[Aim] Copy the material below word for word, omitting the pictures.

── Data records

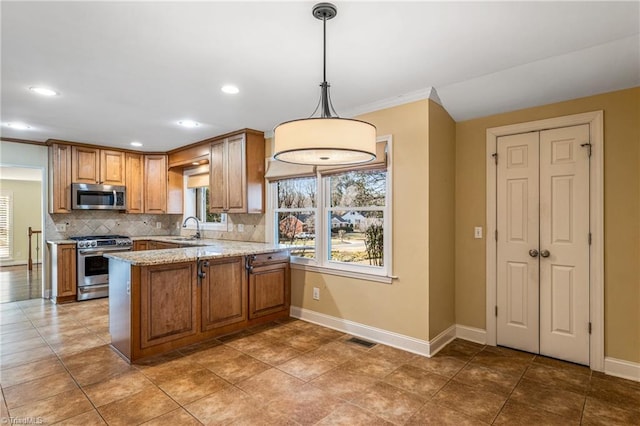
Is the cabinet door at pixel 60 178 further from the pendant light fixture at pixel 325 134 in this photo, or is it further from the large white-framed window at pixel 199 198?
the pendant light fixture at pixel 325 134

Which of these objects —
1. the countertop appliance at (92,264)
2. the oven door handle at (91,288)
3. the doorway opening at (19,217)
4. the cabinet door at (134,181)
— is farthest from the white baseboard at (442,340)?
the doorway opening at (19,217)

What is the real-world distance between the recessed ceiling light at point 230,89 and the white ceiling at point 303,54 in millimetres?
66

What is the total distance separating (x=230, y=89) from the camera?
10.0 feet

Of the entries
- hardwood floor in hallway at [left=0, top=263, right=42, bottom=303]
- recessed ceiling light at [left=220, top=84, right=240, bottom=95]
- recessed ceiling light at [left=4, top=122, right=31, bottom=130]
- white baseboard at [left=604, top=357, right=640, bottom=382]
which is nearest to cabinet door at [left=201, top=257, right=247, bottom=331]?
recessed ceiling light at [left=220, top=84, right=240, bottom=95]

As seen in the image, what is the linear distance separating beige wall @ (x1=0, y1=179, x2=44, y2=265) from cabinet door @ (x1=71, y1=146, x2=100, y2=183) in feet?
16.4

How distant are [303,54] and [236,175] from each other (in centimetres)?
246

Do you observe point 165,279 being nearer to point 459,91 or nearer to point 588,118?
point 459,91

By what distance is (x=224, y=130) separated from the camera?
14.9 ft

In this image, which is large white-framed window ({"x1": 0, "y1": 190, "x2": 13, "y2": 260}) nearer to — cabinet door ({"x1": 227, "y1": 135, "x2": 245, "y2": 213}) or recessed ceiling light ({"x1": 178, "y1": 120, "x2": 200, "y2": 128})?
recessed ceiling light ({"x1": 178, "y1": 120, "x2": 200, "y2": 128})

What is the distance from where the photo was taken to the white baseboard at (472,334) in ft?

────

[Task response]
Is the cabinet door at pixel 60 178 further from the pendant light fixture at pixel 325 134 in this photo, or is it further from the large white-framed window at pixel 199 198?
the pendant light fixture at pixel 325 134

Which of these objects —
1. the countertop appliance at (92,264)
2. the oven door handle at (91,288)
3. the doorway opening at (19,217)
4. the cabinet door at (134,181)
— is farthest from the white baseboard at (442,340)?
the doorway opening at (19,217)

What is the real-world distance between the recessed ceiling light at point 230,89 and the white ceiling at point 303,54 in millimetres?
66

What is the total distance separating (x=230, y=89) from the camera?
10.0 feet

Of the entries
- hardwood floor in hallway at [left=0, top=263, right=42, bottom=303]
- recessed ceiling light at [left=220, top=84, right=240, bottom=95]
- recessed ceiling light at [left=4, top=122, right=31, bottom=130]
- white baseboard at [left=604, top=357, right=640, bottom=382]
which is nearest to cabinet door at [left=201, top=257, right=247, bottom=331]?
recessed ceiling light at [left=220, top=84, right=240, bottom=95]

As seen in the image, what is the linear distance separating beige wall @ (x1=0, y1=179, x2=44, y2=265) from cabinet door @ (x1=71, y1=146, x2=100, y2=183) in feet?
16.4

How distant are [303,54] and [236,175] from each other (in centimetres)?
246

Do you observe point 165,279 being nearer to point 459,91 or nearer to point 588,118?
point 459,91

By what distance is (x=224, y=130) separated from the camera?
14.9 ft

In this image, which is large white-framed window ({"x1": 0, "y1": 190, "x2": 13, "y2": 260}) nearer to — cabinet door ({"x1": 227, "y1": 135, "x2": 245, "y2": 213}) or recessed ceiling light ({"x1": 178, "y1": 120, "x2": 200, "y2": 128})?
recessed ceiling light ({"x1": 178, "y1": 120, "x2": 200, "y2": 128})

What is the distance from where the photo was taken to the white baseboard at (472,334) in ft?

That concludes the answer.